- _Task_
I would like every record reproduced exactly, with the pictures left out.

-- Extracted information follows --

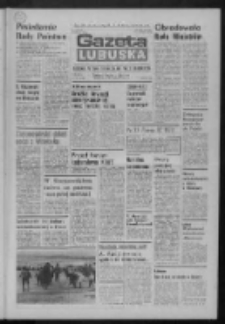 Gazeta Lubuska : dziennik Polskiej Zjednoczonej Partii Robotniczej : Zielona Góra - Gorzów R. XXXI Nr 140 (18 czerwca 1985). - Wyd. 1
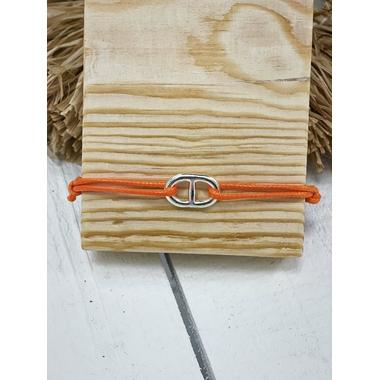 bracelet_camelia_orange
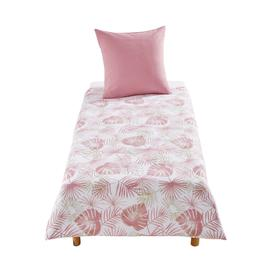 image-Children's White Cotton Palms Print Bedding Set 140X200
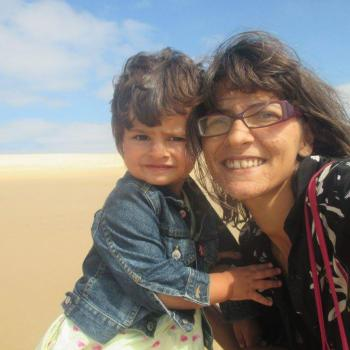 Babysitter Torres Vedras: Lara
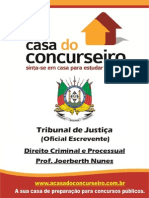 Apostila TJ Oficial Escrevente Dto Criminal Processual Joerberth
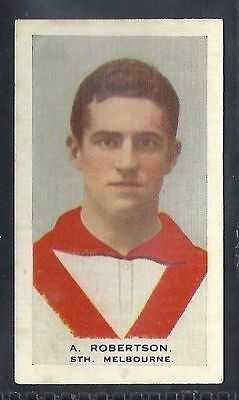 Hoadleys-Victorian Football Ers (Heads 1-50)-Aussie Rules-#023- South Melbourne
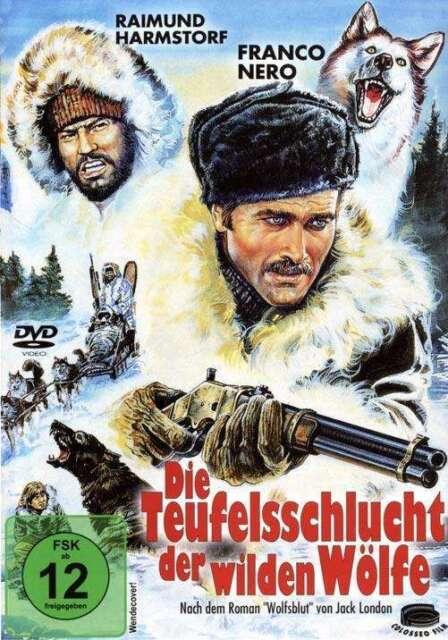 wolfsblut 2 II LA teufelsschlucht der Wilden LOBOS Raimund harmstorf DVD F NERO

-- Extracted information concluded --

- _Solution to this exercise_
 Gazeta Lubuska : dziennik Polskiej Zjednoczonej Partii Robotniczej : Zielona Góra - Gorzów R. XXXI Nr 140 (18 czerwca 1985). - Wyd. 1
 bracelet_camelia_orange
 image-Children's White Cotton Palms Print Bedding Set 140X200
 Babysitter Torres Vedras: Lara
 Apostila TJ Oficial Escrevente Dto Criminal Processual Joerberth
 Hoadleys-Victorian Football Ers (Heads 1-50)-Aussie Rules-#023- South Melbourne
 wolfsblut 2 II LA teufelsschlucht der Wilden LOBOS Raimund harmstorf DVD F NERO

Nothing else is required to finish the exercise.